Die Flügelkonstruktion mit breiter Flügelwurzel bringt einen grossen Teil des Auftriebs durch den Rumpfansatz, was die Langsamflugeigenschaften verbessert. Typisch für die MiG-29 sind die grossen Klappen, die die Luftansaugschächte der Triebwerke am Boden abdecken um ein Eindringen von Fremdkörpern zu vermeiden. Beim Start saugen die Triebwerke Luft über Lamellenschächte auf der Rumpfoberseite an.
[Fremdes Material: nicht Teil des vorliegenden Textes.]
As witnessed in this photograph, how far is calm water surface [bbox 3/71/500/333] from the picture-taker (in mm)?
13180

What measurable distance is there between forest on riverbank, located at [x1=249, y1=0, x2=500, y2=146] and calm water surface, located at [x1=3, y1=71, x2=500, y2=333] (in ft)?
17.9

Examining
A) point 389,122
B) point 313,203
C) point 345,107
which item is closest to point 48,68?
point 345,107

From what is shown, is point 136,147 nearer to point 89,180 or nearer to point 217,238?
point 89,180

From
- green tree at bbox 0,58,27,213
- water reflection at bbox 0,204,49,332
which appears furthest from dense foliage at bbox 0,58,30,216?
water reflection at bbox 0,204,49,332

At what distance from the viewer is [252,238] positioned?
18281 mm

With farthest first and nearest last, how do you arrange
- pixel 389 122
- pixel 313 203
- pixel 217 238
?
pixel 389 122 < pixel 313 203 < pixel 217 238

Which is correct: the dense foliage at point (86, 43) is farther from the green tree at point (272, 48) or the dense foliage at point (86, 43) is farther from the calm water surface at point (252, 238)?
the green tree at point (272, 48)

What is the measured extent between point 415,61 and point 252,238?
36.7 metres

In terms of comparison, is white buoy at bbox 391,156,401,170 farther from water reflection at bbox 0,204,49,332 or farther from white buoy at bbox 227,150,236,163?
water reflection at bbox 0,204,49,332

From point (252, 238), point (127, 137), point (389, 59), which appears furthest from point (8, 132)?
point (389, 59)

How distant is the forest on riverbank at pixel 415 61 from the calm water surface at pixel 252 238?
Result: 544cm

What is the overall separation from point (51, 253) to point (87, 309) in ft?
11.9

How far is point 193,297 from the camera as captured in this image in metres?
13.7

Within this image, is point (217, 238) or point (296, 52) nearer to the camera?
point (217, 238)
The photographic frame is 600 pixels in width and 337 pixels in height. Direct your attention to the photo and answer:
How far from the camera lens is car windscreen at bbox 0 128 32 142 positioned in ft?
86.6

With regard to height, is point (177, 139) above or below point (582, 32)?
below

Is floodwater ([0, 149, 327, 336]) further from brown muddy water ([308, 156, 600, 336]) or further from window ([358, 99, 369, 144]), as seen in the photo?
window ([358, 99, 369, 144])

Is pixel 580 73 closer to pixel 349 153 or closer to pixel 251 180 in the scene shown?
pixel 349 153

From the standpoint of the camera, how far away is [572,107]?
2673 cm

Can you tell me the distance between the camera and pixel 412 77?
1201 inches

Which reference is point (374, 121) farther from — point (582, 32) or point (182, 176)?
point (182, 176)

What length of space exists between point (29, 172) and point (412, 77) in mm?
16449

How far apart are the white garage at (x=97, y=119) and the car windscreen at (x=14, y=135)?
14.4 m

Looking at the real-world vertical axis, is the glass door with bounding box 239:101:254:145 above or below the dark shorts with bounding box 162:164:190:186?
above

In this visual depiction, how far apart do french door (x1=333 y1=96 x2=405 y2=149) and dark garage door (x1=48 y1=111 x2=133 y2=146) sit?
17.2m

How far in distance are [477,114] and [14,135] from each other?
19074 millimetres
Am Heck befinden sich die Luftbremse und ein Bremsschirm.
Die Maschine besitzt einen 16-Bit-Bordcomputer, einen Frontscheibenprojektor (HUD) zuzüglich eines Monitors, eine bordeigene Fehlererkennung (Aekran) und zwei Sensorsysteme. Mit dem Radar können Luftziele (Reichweite 70 km) erfasst werden und mit dem FLIR/Laserentfernungsmesser (Reichweite 7 km, Laserklasse 3 in Deutschland) die Infrarotziele. Bemerkenswert ist auch eine Helmvisieranlage, die es dem Piloten erlaubt, mittels Kopfbewegung ein Ziel anzuvisieren. Die Zielsuchköpfe der Raketen erhalten dann automatisch die Zielparameter.
Geschichte der Entstehung der MiG-29:
1972 begann man in der Sowjetunion über eine neue Jägergeneration nachzudenken. Auslöser waren die westlichen Projekte der späteren McDonnell Douglas F-15 und Lockheed Martin F-16. Mit dem ins Leben gerufenen Programm PFI (Fortgeschrittenes Frontjagdflugzeug) sollte ein Jäger geschaffen werden der Bomber über weite Entfernungen eskortieren konnte und bei Bedarf in der Lage war, Streifzüge bis zu 300 km tief über gegnerischen Gebiet durchzuführen. Ferner mußte der PFI in der Lage sein jeden bekannten und zukünftigen Jäger des Westens zu schlagen. Das Programm zielte auf einen leichten und in großer Stückzahlen zu bauenden Jäger. Er sollte die Deckung der eigenen Bodentruppen und des Hinterlandes übernehmen.
Daraufhin wurden die Entwürfe der Suchoj Su-27, Mikojan-Gurewitsch MiG-29 und der Jakowlew Jak-45 und Jak-47 eingereicht. Nach dem Vergleich der Entwürfe entschied man sich bereits zwei Monate später für die Suchoj Su-27 als PFI (Fortgeschrittenes Frontjagdflugzeug) und für die Mikojan-Gurewitsch MiG-29 als PLMI (leichter Massenjäger).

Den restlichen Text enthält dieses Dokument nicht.